■ **AUFGABE 1**:
Erläutern Sie anhand des Textes über den Muskateller in ein bis drei Sätzen, weshalb Historiker nicht genau wissen, wo diese Rebsorte ihren Ursprung hat.

■ **SEITE**:
○ ○ ○ ○

Wenn wir eine Rebsorte als Hauptthema für einen Stammbaum auswählen müssten, dann bitteschön eine mit einer langen Geschichte. Und mit vielen Nachkommen. Genau das macht die Traube so faszinierend - und vielleicht auch ein wenig irritierend. Natürlich ist es nicht die Sorte selbst, die so verwirrend ist. Vielmehr ergibt Muskateller einen recht unkomplizierten Wein, der aufgrund seiner charakteristischen Moschus-, Blumen- und Traubenaromen leicht zu identifizieren ist. Die weiße Muskateller gilt als die älteste Rebsorte der Welt und ist ein eindrucksvolles Beispiel dafür, wie sich eine Rebsorte - und die aus ihr bereiteten Weinstile - im Laufe der Zeit entwickeln können.
Genau hier entsteht die Verwirrung: Es gibt Moscato, Muscat Blanc à Petit Grain, Muscat of Alexandria und Muscat Ottonel. Sind diese alle miteinander verwandt? Und wie lassen sich diese Trauben mit ähnlichen Namen auf unsere Hauptfigur Muskateller zurückführen? Mit ein wenig Nachforschungen wird klar, dass Muskateller gar nicht so irritierend ist, wie es scheinen mag. Wenn wir den Vergleich mit dem Stammbaum weiterführen, hat Muskateller alle Zutaten für eine spannende Familiengeschichte: eine ungewisse Herkunft, Bilderstürmerin, Hochstaplerin und natürlich das schwarze Schaf. Wie sich herausstellt, ist Muskateller höchst interessant.
Die Muskateller-Ursprünge
Fangen wir mit der Definition an. Wenn wir nämlich Muskateller sagen, beziehen wir uns auf alle der mehr als 200 Trauben, die unter den Begriff Muskateller fallen. Einschließlich aller Klone, Hybriden und Kreuzungen. Da diese Rebsorte sehr alt ist, gibt es keine eindeutige Etymologie, aber es gibt mehrere Theorien. Der Zucker in den Muskateller-Trauben zieht zum Beispiel oft Fliegen an, so dass einige glauben, der Name sei vom lateinischen Wort für Fliegen, "Musca", abgeleitet. Manchmal wird der Name auch auf den parfümierten Duft der Sorte zurückgeführt: Das Wort "Moschus" kommt aus dem Persischen ("muchk") und aus dem Lateinischen ("muscus").
Da diese Rebsorte in vielen Teilen der Welt seit extrem langer Zeit angebaut wird, sind sich die Historiker nicht ganz sicher, wo genau sie ihren Ursprung hat. Einige glauben, dass die Wurzeln der Muskateller auf die Ägypter und Perser um 1000 vor unserer Zeit zurückgehen. Andere hingegen denken, dass die Griechen und Römer sie um 600 kultivierten und populär machten. Was aber eindeutig feststeht: irgendwann gelangte die Muskateller in den Mittelmeerraum. Dort trieben Griechen und Phöniziern Handel mit ihr. Und vom französischen Marseille in der Provence, verbreitete sie sich schließlich in der ganzen Welt.

○ ○ ○ ○

■ **ZU BEARBEITENDE EINTRÄGE**:
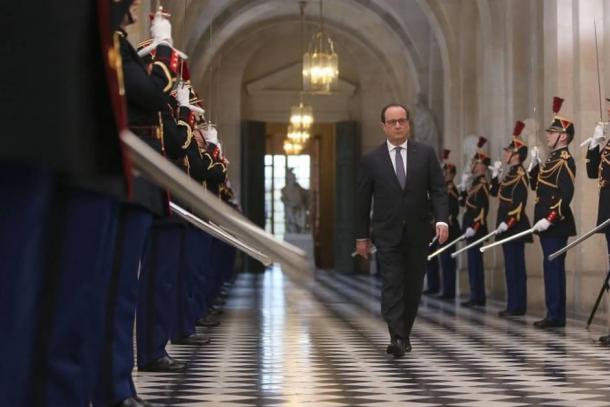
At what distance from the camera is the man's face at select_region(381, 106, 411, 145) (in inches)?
367

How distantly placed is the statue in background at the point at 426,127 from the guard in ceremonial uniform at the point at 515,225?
411 inches

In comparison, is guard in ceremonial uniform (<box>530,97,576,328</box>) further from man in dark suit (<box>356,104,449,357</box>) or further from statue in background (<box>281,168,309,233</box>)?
statue in background (<box>281,168,309,233</box>)

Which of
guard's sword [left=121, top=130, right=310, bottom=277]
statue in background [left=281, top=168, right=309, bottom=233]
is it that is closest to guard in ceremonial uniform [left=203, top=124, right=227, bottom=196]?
guard's sword [left=121, top=130, right=310, bottom=277]

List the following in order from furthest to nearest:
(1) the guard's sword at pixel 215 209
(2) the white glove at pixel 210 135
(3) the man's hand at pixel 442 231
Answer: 1. (2) the white glove at pixel 210 135
2. (3) the man's hand at pixel 442 231
3. (1) the guard's sword at pixel 215 209

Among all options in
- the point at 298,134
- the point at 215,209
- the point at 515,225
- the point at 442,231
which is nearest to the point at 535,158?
the point at 515,225

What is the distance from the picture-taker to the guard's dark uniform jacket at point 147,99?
4551 mm

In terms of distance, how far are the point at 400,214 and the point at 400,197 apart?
5.9 inches

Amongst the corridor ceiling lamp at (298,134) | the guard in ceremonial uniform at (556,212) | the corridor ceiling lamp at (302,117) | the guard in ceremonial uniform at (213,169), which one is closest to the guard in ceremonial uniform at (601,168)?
the guard in ceremonial uniform at (556,212)

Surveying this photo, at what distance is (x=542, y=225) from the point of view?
12.7 m

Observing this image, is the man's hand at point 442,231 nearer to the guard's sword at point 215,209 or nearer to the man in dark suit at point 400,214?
the man in dark suit at point 400,214

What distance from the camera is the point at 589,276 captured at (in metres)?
15.0

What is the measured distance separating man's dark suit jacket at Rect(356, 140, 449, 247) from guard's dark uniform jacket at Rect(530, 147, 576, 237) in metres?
3.70

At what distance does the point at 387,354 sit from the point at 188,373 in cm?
214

○ ○ ○ ○

■ **AUFGABE 2**:
Schreiben Sie aus den Einträgen die Zeilen ab, beginnend mit der Zeile, die „In terms of“ enthält, und bis einschließlich zum Ende der Einträge.

■ **ENDGÜLTIGE ANTWORT 1**:
Der Muskateller wird in vielen Teilen der Welt seit extrem langer Zeit angebaut. Deshalb können Historiker nicht mit Sicherheit sagen, wo genau die Sorte entstanden ist.

■ **ENDGÜLTIGE ANTWORT 2**:
In terms of distance, how far are the point at 400,214 and the point at 400,197 apart?
5.9 inches

Amongst the corridor ceiling lamp at (298,134) | the guard in ceremonial uniform at (556,212) | the corridor ceiling lamp at (302,117) | the guard in ceremonial uniform at (213,169), which one is closest to the guard in ceremonial uniform at (601,168)?
the guard in ceremonial uniform at (556,212)

Surveying this photo, at what distance is (x=542, y=225) from the point of view?
12.7 m

Observing this image, is the man's hand at point 442,231 nearer to the guard's sword at point 215,209 or nearer to the man in dark suit at point 400,214?
the man in dark suit at point 400,214

What distance from the camera is the point at 589,276 captured at (in metres)?
15.0

What is the measured distance separating man's dark suit jacket at Rect(356, 140, 449, 247) from guard's dark uniform jacket at Rect(530, 147, 576, 237) in metres?
3.70

At what distance does the point at 387,354 sit from the point at 188,373 in cm?
214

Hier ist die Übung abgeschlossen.